I remember when Pace had a full-page photograph of his gallery on the cover of the New York Times Magazine. It was all male, but I think there was one woman at Pace at that time. I don’t remember who it was . . .

ART21: Agnes Martin?

APPLEBROOG: Oh, Agnes Martin, of course! The ’80s were a very interesting time because of what happened to the art market, what happened to women. All the things that they worked towards in the ’70s—feminism, Minimalism, Conceptualism, and performance art—it was very exciting. And then came the ’80s, and it became very market driven. I think we lost a lot. Now I hope we’ve reclaimed some of that.

ART21: What about feminism and you?

APPLEBROOG: No, I don’t want to be placed in that crack. I don’t want to have to give anyone that kind of a handle, to place us in such a way that it ghettoizes the entire way of thinking about who’s making art, how art is made. You can make art from today until doomsday, and if they only place you in a show that is about women artists, if that’s the only thing that happens, the only place that they put the women, we’re in trouble. It feels like tokenism again. And it really distresses me.

Ida Applebroog. Marginalia (Isaac Stern), 1992. Oil on canvas; 2 panels, 35 × 39 inches overall. Photo by Dennis Cowley. Courtesy Hauser & Wirth.

ART21: Would you consider yourself a political person?
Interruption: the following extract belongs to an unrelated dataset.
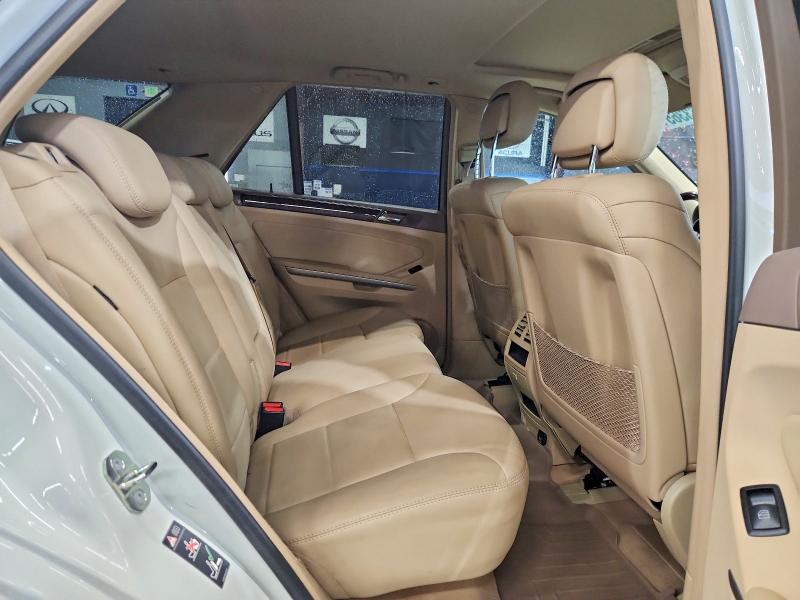 63365156 :رقم المزاد ، 4JGBB8GB2BA682154 vin ، 2011 Mercedes-benz Ml مزاد بيع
APPLEBROOG: I don’t even like the word political! I don’t like any words. No, I hate being labeled. I really hate being labeled. I do a lot of work on violence all the time, you know. I’ve also had that come at me: “Why are you so obsessed with violence?” And you know my answer? I look at them and I think, “Why do you say I’m obsessed with violence?” I live in this world; this is what’s going on around me. I can’t change that.

So, when I’m doing the work, it’s like I’m in the studio and I have all this stuff on my back. I have all this baggage, and I try desperately to start working. I’m carrying in how the postman looked at me that morning, what happened in my personal life, what did my dealer say to me, what did my friend say on the telephone—all the different things that go on in your mind: What do I have to do? What appointments do I have?

And then how do you get to do the actual marks on the canvas—where that [baggage] disappears? It takes a long, long time. And then this is not really what you’re doing, but in a way it’s like peeling off the layers, peeling off the layers. And finally you’re not conscious any more of anything being there, and you’re free and you’re working and you don’t know that time has gone by—and it’s hours and hours and hours. But then you have to go back into the real world. And the real world is the world that the six o’clock news is about and your own personal life, because your own personal life is involved in that, also.